ScRNA-seq data for rice roots were acquired from Liu et al. 25, while Arabidopsis root scRNA-seq data originated from studies conducted by Shahan R et al. 54 and Jean-Baptiste K et al. 33 Homology relationships between maize and rice or Arabidopsis were evaluated using orthofinder81. The one-to-one orthologous gene pairs were employed for interspecies analysis. Variable genes were chosen through the SCtransform function with default parameters. The FindIntegrationAnchors function command, with normalization.method = “SCT,” was executed to discover integration anchors across all samples. Subsequently, the IntegrateData function was applied to the anchor set with normalization.method = “SCT.” RunPCA was then conducted on the integrated assay to calculate 20 PCs. UMAP dimensionality reductions were performed, and an SNN graph was constructed using dimensions 1:20 as input features and default PCA reduction. Average expression values for each cluster were computed using the AverageExpression function in Seurat. Spearman’s correlation coefficients were calculated to compare maize with rice or Arabidopsis. The FindMarkers function in Seurat was utilized to identify differentially expressed genes across homologous cell types between maize and Arabidopsis.

Functional analysis

Cluster-enriched genes with statistical significance were applied to clusterProfiler (v.4.2.2)82. The R package was used for GO enrichment analysis, and GO terms were visualized using ggplot2 (v.3.4.2).

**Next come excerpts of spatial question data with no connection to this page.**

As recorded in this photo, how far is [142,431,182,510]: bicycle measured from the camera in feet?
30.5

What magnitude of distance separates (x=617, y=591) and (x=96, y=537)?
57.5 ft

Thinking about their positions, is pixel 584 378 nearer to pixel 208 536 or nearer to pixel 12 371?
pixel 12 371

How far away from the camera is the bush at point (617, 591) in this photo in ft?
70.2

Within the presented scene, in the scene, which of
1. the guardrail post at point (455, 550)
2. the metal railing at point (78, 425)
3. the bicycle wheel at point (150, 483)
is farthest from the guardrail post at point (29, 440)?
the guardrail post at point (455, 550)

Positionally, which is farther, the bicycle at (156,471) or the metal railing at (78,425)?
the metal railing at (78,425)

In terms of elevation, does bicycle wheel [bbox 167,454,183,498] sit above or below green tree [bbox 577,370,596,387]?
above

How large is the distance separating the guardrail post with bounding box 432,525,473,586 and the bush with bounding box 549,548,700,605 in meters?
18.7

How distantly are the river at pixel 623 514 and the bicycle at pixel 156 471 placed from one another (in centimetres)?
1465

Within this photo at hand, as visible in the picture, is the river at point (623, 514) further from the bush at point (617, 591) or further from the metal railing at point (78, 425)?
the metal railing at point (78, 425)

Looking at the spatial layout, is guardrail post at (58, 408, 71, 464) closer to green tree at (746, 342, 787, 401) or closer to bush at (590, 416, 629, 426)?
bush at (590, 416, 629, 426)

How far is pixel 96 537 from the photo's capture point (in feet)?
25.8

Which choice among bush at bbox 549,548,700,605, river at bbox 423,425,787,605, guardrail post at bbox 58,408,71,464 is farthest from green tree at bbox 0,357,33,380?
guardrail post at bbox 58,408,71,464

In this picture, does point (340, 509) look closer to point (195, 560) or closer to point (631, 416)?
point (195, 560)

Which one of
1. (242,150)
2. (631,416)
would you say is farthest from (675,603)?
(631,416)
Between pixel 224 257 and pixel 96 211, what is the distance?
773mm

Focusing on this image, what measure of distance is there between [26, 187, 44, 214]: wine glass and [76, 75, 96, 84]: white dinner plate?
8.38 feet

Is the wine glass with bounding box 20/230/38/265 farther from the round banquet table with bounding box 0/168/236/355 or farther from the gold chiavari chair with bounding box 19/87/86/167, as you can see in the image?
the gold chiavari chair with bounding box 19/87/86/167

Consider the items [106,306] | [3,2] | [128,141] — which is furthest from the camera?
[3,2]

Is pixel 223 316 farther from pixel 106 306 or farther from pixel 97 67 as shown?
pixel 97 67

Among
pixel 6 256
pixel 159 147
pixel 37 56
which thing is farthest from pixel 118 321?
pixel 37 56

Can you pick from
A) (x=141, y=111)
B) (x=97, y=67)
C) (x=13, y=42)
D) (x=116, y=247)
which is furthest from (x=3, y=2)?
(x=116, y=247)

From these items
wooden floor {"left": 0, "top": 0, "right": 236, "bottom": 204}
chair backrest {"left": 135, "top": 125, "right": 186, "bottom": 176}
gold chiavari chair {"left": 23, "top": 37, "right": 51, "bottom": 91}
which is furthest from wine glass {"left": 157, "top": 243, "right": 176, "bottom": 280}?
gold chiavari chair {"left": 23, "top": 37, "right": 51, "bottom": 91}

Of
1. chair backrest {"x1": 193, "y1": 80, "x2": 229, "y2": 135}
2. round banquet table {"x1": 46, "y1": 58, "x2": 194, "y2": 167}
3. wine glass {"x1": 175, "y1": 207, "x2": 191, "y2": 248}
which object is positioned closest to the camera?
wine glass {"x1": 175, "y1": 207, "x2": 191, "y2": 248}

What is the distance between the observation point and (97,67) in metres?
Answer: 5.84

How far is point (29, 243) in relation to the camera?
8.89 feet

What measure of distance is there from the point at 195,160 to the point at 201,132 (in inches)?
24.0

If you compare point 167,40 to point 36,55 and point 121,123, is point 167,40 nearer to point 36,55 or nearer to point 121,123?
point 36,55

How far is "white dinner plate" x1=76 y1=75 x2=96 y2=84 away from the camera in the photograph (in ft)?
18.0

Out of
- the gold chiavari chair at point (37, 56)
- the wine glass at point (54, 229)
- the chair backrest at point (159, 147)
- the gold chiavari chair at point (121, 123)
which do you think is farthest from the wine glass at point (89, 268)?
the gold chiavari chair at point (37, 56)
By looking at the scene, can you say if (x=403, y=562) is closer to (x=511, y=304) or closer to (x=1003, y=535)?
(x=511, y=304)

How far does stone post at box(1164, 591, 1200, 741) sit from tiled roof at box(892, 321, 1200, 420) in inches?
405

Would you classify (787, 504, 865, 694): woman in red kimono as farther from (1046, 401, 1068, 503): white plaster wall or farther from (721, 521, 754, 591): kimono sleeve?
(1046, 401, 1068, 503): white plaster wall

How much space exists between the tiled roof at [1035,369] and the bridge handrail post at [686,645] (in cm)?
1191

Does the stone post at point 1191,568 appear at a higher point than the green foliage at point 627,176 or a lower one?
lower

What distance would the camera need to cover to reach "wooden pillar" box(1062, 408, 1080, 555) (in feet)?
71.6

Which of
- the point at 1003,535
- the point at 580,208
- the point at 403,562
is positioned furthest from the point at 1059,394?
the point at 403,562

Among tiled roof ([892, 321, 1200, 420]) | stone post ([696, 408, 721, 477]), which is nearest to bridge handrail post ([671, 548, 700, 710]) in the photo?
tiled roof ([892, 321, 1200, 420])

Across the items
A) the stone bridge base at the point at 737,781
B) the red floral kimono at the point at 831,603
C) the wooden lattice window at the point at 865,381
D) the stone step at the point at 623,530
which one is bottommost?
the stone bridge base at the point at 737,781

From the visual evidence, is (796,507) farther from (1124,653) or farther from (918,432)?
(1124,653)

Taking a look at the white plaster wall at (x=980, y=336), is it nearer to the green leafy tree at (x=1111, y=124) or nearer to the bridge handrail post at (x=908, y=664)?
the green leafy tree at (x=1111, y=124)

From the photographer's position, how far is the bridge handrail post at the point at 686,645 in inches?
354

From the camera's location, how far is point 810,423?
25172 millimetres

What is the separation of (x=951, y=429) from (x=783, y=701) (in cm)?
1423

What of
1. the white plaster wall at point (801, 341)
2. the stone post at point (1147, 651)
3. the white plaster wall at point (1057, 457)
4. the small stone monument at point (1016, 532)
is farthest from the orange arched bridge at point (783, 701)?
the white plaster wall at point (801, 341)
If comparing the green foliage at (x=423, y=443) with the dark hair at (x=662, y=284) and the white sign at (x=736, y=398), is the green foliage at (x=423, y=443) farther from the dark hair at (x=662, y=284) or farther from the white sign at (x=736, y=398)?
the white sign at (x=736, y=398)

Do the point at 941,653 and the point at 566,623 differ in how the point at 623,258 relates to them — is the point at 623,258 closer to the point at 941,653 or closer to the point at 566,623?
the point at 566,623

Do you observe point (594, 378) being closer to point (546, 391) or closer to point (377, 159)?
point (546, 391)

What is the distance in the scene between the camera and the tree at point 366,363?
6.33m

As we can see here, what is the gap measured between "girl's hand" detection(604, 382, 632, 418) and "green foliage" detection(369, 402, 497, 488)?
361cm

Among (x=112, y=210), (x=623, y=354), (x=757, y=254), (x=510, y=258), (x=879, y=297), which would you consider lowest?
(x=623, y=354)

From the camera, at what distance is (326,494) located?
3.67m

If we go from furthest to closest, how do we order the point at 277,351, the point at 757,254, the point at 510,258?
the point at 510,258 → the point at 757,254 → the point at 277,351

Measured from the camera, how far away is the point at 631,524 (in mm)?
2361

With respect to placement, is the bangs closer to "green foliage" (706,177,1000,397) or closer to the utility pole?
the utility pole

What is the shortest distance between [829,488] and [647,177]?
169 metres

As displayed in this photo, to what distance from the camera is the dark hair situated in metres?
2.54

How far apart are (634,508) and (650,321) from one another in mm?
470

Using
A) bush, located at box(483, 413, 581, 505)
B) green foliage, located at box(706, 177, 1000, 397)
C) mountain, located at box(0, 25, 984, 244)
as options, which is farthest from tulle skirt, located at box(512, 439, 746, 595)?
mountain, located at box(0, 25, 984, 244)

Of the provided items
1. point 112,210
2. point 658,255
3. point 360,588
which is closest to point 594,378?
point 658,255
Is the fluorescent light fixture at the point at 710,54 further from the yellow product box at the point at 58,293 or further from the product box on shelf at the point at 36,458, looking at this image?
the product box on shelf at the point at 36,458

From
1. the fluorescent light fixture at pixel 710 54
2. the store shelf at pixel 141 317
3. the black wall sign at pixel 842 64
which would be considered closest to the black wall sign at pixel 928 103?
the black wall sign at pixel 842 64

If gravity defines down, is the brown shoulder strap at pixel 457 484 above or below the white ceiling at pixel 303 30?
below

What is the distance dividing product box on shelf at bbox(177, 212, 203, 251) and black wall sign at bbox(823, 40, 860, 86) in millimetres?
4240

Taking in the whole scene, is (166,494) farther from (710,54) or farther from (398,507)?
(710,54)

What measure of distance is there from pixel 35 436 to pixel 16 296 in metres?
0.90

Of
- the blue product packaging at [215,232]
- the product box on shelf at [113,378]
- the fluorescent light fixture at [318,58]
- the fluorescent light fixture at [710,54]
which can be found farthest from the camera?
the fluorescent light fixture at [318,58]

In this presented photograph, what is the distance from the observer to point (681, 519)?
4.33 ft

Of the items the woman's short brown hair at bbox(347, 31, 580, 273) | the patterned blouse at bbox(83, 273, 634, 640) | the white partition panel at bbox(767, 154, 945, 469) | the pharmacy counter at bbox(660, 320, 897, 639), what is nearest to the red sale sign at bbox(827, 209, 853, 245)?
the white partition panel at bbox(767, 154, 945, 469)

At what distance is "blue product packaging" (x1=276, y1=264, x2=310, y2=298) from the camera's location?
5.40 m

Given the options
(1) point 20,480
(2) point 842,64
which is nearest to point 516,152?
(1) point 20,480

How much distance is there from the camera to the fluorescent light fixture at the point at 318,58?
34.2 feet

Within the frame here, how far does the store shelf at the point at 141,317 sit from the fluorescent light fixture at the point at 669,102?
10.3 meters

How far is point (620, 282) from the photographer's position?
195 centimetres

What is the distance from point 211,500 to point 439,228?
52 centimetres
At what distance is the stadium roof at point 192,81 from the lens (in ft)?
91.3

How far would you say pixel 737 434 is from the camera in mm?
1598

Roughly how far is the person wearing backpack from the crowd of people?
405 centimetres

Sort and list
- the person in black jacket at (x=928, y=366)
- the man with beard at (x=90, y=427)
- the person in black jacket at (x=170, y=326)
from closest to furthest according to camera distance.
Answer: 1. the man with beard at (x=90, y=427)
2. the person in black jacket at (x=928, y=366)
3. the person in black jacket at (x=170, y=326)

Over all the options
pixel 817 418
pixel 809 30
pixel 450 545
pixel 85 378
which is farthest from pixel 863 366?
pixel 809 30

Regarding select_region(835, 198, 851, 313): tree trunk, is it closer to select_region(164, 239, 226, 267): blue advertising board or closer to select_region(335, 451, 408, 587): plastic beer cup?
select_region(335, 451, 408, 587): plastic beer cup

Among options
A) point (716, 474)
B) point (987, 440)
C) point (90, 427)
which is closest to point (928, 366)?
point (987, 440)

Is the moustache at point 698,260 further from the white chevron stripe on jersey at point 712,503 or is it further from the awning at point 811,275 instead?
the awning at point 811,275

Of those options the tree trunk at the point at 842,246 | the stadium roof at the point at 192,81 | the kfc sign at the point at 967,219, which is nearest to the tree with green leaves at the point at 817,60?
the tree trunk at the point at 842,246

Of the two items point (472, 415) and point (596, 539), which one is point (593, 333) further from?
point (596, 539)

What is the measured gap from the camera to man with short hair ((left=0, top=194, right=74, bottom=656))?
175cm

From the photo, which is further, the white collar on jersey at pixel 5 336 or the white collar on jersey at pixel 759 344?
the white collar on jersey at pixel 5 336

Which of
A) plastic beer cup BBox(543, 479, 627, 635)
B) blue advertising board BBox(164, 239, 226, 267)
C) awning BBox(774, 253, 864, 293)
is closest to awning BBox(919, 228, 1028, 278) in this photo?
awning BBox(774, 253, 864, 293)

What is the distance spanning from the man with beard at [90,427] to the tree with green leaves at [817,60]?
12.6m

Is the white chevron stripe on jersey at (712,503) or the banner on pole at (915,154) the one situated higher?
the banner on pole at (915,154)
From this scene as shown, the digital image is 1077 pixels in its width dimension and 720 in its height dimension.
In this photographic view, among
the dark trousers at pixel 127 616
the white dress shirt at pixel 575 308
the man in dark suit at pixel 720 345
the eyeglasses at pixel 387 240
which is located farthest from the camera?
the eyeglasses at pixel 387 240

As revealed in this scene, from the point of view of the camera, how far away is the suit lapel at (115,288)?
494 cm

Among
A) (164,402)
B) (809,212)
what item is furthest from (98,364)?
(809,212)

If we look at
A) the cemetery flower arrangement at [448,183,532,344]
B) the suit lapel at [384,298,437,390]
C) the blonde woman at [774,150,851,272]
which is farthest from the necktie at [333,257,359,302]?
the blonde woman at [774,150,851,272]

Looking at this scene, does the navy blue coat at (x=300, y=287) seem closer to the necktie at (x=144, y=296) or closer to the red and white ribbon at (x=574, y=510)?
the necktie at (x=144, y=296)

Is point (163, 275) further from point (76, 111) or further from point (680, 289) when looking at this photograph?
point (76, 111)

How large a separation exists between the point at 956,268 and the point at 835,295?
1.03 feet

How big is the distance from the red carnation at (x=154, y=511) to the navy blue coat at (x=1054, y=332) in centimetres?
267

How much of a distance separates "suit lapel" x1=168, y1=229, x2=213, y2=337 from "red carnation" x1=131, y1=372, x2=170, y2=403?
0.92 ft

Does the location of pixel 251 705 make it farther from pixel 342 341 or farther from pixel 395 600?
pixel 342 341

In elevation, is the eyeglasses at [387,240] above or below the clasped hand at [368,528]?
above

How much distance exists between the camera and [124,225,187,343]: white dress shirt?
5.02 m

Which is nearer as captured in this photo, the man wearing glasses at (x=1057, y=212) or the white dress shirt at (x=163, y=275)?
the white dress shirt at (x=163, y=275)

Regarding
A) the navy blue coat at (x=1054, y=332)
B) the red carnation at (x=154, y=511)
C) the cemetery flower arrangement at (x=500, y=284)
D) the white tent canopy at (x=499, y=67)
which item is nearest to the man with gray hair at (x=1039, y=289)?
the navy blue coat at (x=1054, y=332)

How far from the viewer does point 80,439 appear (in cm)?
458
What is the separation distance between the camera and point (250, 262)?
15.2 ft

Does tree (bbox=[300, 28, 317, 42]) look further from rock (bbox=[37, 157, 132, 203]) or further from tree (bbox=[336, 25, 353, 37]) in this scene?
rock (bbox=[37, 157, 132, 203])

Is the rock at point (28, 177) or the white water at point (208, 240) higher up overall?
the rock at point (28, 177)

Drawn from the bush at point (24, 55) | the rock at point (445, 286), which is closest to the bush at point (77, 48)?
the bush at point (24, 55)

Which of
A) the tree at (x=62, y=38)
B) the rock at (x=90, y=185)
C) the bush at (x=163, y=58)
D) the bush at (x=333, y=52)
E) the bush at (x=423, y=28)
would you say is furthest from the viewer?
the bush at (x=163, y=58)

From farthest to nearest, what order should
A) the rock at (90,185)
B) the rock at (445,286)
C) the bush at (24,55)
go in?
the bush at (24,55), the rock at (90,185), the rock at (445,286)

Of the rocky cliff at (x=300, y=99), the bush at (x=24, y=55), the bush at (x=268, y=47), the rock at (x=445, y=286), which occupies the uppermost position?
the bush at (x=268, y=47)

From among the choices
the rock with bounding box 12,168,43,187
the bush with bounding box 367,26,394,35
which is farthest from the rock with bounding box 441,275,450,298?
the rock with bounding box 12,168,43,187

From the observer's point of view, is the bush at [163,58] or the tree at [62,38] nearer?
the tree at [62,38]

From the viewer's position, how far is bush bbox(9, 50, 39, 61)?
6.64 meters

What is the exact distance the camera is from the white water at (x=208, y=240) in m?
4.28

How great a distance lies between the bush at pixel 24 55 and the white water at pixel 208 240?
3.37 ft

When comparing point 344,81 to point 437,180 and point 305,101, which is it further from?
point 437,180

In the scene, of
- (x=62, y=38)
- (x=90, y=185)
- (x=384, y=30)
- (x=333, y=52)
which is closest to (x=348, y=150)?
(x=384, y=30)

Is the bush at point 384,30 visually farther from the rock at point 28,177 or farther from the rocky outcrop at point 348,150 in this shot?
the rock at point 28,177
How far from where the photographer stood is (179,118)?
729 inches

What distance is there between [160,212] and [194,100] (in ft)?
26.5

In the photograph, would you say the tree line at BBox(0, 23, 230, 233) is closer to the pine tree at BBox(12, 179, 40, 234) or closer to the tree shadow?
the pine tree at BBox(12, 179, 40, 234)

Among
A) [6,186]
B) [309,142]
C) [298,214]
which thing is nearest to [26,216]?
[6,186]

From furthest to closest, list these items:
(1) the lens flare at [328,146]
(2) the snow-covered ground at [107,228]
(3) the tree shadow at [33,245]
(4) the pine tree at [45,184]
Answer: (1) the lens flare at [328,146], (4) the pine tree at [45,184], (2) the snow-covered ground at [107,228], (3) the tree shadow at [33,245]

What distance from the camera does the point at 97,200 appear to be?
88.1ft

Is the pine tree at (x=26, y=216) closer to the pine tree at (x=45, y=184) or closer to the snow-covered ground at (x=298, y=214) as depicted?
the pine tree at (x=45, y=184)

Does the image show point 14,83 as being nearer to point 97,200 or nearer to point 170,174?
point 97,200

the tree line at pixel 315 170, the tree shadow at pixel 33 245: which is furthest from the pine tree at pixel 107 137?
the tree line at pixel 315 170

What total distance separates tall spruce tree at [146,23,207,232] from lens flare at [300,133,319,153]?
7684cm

Identification of zmmax1b mutants

The EMS mutant zmmax1b-1 (Mut_Sample EMS4-1f1aff) contains a mutation that alters the tryptophan codon TGG at amino acid position 262 to an early stop codon (TGA). In addition, the EMS mutant zmmax1b-2 (Mut_Sample EMS4-045ac9) has a mutation where the base G at position 2659 is changed to A, resulting in a mutation of the splice site acceptor. These mutants were obtained from the Maize EMS-induced Mutant Database (http://maizeems.qlnu.edu.cn/)83. Subsequent to sequencing for mutation confirmation (Supplemental Data 11), the EMS mutant zmmax1b homozygous mutants were purified through three generations of backcrossing and subsequently propagated in Hebei and Hainan province, China. Identification of the homozygous mutant zmmax1b and wild-type (WT) plants was performed. These experiments were followed by detailed phenotyping, including anatomical analysis of the mutant root tips, measurement of root cortex size, assessment of the heat shock phenotype, and evaluation of injury rate after HS.

Reporting summary

Further information on research design is available in the Nature Portfolio Reporting Summary linked to this article.